After a while she let his arm go, or, rather, she thrust it from her, and he arose. She flung herself back on her pillows. Christian thought: “It has been in vain.” The dread that he had felt turned to despair. In vain! He heard the words in the air about him: “In vain, in vain, in vain!”
Then, in a clear voice that he had never heard her use before, Karen said: “I’d like to have your mother’s rope of pearls.”
“What?” Christian said. It seemed to him that he must have misunderstood her.
And in the same, almost childlike voice, Karen repeated: “Your mother’s pearls—that’s what I’d like.” She was talking nonsense, and she knew it. Not for a moment did she think it conceivable that her desire could be fulfilled.
Christian approached the bed. “What made you think of that?” he whispered. “What do you mean by that? What?”
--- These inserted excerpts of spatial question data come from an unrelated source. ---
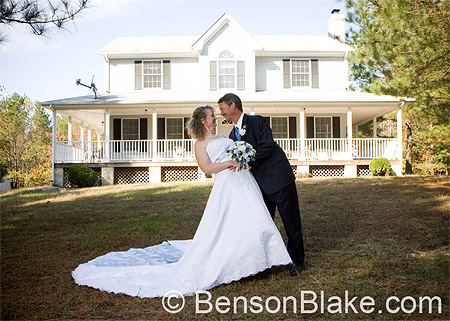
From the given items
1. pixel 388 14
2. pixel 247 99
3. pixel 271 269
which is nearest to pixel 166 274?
pixel 271 269

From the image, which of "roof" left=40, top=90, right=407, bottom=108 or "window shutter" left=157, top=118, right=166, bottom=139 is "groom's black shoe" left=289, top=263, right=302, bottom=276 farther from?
"window shutter" left=157, top=118, right=166, bottom=139

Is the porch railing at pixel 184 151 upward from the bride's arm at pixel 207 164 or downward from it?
upward

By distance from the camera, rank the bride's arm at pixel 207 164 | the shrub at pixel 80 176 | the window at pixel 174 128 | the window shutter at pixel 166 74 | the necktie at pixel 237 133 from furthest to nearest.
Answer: the window at pixel 174 128
the window shutter at pixel 166 74
the shrub at pixel 80 176
the necktie at pixel 237 133
the bride's arm at pixel 207 164

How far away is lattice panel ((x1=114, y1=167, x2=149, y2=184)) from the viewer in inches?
731

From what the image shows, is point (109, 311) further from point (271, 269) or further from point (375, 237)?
point (375, 237)

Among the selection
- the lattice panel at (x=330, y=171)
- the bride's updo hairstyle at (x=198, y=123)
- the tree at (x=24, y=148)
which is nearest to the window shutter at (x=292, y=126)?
the lattice panel at (x=330, y=171)

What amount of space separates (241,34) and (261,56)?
1525mm

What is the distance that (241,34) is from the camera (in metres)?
20.0

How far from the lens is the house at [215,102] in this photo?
18.1 meters

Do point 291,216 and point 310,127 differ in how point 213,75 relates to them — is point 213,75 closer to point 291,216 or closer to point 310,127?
point 310,127

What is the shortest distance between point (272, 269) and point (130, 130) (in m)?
17.2

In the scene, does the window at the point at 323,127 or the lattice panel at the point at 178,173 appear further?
the window at the point at 323,127

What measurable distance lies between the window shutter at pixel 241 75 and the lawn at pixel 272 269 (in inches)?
365

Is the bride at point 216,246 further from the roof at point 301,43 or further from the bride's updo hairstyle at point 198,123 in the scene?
the roof at point 301,43
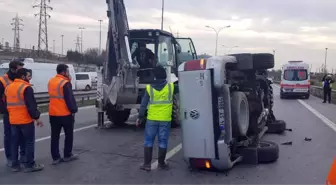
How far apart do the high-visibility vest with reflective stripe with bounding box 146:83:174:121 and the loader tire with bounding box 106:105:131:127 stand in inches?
205

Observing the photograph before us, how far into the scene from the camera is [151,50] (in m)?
12.5

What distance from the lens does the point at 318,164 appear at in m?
7.54

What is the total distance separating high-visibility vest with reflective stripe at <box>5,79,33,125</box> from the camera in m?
6.84

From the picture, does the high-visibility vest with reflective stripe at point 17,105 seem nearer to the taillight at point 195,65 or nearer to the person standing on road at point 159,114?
the person standing on road at point 159,114

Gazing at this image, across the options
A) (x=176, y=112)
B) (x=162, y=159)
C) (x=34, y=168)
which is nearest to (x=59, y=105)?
(x=34, y=168)

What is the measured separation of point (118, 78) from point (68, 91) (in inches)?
145

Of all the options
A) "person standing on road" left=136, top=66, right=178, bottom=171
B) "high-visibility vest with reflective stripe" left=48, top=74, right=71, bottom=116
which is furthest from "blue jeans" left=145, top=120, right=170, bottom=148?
"high-visibility vest with reflective stripe" left=48, top=74, right=71, bottom=116

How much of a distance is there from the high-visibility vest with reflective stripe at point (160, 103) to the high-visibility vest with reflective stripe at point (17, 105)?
82.9 inches

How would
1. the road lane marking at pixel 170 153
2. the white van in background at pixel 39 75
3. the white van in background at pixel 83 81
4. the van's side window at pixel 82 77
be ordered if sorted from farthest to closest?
the van's side window at pixel 82 77, the white van in background at pixel 83 81, the white van in background at pixel 39 75, the road lane marking at pixel 170 153

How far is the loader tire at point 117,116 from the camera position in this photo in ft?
40.6

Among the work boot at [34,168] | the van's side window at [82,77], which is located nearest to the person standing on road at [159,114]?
the work boot at [34,168]

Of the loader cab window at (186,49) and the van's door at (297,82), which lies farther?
the van's door at (297,82)

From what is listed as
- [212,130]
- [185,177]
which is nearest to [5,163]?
[185,177]

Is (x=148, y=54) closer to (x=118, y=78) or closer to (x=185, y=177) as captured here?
(x=118, y=78)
“I’ve never wished for anything so much,” Karen said in the same clear voice. She was lying very still now. “Never, never. At least, I’d love to see them once—see how things like that look. I’d like to hold them, touch them, just once. They don’t seem real. Go to her and ask for them. Go and say: ‘Karen wants so much to see your pearls.’ Maybe she’ll lend them to you.” She laughed half madly. “Maybe she’d let you have them for a while. It seems to me that then”—she opened her eyes wide, and there was a new flame in them—“that then things might be different between us.”
“Who told you of them?” Christian asked as though in a dream. “Who spoke to you of my mother’s pearls?”
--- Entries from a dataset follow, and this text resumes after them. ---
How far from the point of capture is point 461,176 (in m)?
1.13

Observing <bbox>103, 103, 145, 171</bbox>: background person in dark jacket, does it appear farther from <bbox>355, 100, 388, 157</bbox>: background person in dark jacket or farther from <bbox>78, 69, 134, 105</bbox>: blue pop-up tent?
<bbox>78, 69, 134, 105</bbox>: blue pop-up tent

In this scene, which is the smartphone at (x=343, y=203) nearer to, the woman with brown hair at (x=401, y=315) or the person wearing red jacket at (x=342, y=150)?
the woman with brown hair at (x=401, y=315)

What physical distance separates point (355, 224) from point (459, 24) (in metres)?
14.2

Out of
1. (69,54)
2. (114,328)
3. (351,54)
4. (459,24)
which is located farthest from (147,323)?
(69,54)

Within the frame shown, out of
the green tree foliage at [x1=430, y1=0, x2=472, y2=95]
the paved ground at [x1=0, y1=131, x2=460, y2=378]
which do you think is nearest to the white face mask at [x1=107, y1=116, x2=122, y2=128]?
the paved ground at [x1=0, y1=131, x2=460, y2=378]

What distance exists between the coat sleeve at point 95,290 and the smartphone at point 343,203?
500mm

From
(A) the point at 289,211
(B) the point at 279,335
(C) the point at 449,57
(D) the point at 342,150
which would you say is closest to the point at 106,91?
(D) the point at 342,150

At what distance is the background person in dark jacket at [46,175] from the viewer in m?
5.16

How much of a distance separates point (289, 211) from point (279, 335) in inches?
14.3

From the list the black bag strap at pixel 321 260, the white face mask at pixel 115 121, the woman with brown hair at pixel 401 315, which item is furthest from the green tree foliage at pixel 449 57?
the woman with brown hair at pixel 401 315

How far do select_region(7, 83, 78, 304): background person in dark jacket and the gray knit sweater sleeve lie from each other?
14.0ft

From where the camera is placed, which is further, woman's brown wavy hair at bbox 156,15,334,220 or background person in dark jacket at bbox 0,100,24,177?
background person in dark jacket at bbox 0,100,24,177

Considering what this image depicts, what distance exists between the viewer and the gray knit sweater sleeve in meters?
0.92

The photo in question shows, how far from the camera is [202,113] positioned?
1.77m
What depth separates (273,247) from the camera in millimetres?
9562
She opened the drawer of the little table beside her bed, and took out the photograph. Christian reached out for it eagerly, although she was going to give it to him. “Voss gave it to me,” she said.
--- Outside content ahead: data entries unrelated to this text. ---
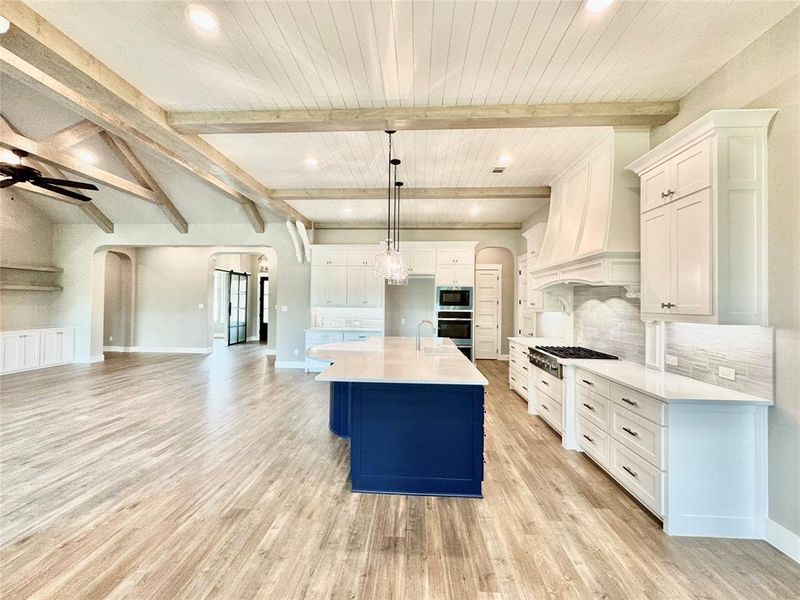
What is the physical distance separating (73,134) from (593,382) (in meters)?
7.33

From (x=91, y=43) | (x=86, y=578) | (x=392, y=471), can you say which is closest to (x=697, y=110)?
(x=392, y=471)

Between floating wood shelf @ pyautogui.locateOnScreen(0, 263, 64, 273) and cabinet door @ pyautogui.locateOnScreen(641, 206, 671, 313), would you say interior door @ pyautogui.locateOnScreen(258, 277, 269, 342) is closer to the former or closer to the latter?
floating wood shelf @ pyautogui.locateOnScreen(0, 263, 64, 273)

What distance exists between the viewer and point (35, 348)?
6.90 m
Christian looked at the picture and quietly put it away.
“Yes, that’s what I’d like,” Karen said again; and there was a wildness in her face, and a childlikeness and a pathos and a greed, and a certain defiance which was also like a child’s. And her smile was wild, and her laughter. “Oh, there’s nothing else I’d want then. I would taste the pearls with my tongue and bury them in my flesh; and I’d let no one know and show them to no one. Yes, that’s what I want, only that—your mother’s pearls, even if it’s for just a little while.”